Mechanistic Insight into Favorable Aldehyde Hydrogenation over Hydroxymethyl Hydrogenolysis in 5-Hydroxymethylfurfural by Formic Acid over Single-Atom Co-N3/C

Abstract

Although the Co–N–C catalyst exhibits good catalytic performance toward the hydrogenation of 5-hydroxymethylfurfural (HMF) with formic acid (FA) as the H source, its catalytic mechansim is still unclear at the molecular level, including competitive hydrogenation of the aldehyde (−CHO) group and hydrogenolysis of the hydroxymethyl (−CH2OH) group.
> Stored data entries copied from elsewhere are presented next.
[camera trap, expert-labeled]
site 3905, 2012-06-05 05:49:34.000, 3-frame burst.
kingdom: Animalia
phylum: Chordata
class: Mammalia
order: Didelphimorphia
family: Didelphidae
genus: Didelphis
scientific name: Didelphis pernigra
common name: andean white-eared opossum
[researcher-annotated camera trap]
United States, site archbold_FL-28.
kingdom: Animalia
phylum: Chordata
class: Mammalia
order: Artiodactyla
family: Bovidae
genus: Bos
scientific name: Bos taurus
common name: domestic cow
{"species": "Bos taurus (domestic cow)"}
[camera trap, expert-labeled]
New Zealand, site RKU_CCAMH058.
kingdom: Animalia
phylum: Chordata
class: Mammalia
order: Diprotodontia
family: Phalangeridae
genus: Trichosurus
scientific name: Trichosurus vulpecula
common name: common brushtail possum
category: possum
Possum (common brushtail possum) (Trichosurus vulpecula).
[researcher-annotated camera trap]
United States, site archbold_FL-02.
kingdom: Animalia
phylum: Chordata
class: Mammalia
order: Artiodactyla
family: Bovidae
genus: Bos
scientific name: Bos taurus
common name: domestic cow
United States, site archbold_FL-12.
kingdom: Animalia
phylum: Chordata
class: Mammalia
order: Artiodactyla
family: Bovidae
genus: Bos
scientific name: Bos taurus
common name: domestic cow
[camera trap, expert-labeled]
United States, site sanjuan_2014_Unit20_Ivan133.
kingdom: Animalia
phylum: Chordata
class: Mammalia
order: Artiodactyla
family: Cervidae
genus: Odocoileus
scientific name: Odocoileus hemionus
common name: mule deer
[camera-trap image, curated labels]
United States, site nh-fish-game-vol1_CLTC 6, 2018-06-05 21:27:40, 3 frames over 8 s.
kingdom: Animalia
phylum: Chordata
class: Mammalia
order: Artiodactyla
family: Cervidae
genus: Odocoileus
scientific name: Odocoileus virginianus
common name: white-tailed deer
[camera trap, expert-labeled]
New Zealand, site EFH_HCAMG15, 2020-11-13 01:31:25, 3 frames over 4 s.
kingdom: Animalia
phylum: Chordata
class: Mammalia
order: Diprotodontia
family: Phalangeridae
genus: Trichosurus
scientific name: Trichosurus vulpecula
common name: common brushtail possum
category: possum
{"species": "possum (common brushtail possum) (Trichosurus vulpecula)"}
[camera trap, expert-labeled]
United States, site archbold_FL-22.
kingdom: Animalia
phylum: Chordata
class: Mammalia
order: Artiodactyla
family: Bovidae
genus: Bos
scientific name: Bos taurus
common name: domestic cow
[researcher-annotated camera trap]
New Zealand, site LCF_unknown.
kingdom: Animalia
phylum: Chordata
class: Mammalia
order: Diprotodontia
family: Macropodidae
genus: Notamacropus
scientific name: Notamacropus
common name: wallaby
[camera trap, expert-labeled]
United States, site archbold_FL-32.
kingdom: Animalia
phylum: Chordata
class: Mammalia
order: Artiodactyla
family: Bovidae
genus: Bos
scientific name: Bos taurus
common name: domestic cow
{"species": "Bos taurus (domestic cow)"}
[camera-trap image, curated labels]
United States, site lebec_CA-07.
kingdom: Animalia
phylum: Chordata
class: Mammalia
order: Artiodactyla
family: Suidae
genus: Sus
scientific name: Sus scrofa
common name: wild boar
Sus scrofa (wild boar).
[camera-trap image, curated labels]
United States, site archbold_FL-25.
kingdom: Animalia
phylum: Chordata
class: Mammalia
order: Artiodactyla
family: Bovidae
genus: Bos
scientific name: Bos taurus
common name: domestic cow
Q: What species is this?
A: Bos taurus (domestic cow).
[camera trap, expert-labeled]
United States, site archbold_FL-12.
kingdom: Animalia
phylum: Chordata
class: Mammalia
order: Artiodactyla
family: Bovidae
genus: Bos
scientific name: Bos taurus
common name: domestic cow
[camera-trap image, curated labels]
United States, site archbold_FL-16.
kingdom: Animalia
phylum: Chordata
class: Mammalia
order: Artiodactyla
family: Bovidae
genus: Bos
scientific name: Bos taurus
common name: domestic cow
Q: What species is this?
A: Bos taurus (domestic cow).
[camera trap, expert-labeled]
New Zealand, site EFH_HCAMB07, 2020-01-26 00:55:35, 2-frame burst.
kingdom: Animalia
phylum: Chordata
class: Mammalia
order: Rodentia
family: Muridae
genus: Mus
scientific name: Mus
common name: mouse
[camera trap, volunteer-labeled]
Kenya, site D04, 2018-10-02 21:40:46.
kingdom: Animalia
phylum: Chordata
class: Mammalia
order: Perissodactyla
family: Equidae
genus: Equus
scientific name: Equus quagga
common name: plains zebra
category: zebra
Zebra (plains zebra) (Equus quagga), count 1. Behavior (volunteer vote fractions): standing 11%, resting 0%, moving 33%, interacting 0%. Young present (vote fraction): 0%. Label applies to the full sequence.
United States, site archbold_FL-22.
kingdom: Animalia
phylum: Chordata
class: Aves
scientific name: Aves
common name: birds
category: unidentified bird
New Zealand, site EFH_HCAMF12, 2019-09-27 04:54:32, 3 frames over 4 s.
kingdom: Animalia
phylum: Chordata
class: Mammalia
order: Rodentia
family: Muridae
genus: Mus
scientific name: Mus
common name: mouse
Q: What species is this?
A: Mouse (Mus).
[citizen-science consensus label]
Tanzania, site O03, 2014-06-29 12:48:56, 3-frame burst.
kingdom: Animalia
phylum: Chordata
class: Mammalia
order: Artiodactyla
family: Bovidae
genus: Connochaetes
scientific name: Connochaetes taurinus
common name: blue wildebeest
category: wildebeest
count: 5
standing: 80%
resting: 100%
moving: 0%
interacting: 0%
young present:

Here, a single-atom Co-N3/C surface was modeled as a Co–N–C catalyst with an armchair model of activated carbon support. Over Co-N3/C, the catalytic mechanism for the hydrogenation/hydrogenolysis of HMF with FA has been theoretically investigated in 1,4-dioxane solution at the GGA-PBE/DNP level. The hydrogenation product, i.e., 2,5-dihydroxymethylfuran (DHMF), should be predominant, whereas the hydrogenolysis products, i.e., 5-methylfurfuryl alcohol (5-MFA), 5-methylfurfural (5-MF), and 2,5-dimethylfuran (DMF), should be minor. The rate-determining steps are concerned with the cleavage of the C–H bond in the FA moiety through an intermolecular H-shift. For the crucial transition states, compared with the Co–C group in the hydrogenolysis of the −CH2OH group, the Co–O–C group in the hydrogenation of the −CHO group can more efficiently promote the cleavage of the C–H bond in the FA moiety, which stems from the electrophilic properties of aldehyde oxygen. Kinetically, Co-N3/C boosts the hydrogenation of the −CHO group to a −CH2OH group and selectively hampers the hydrogenolysis of the −CH2OH group to a −CH3 group.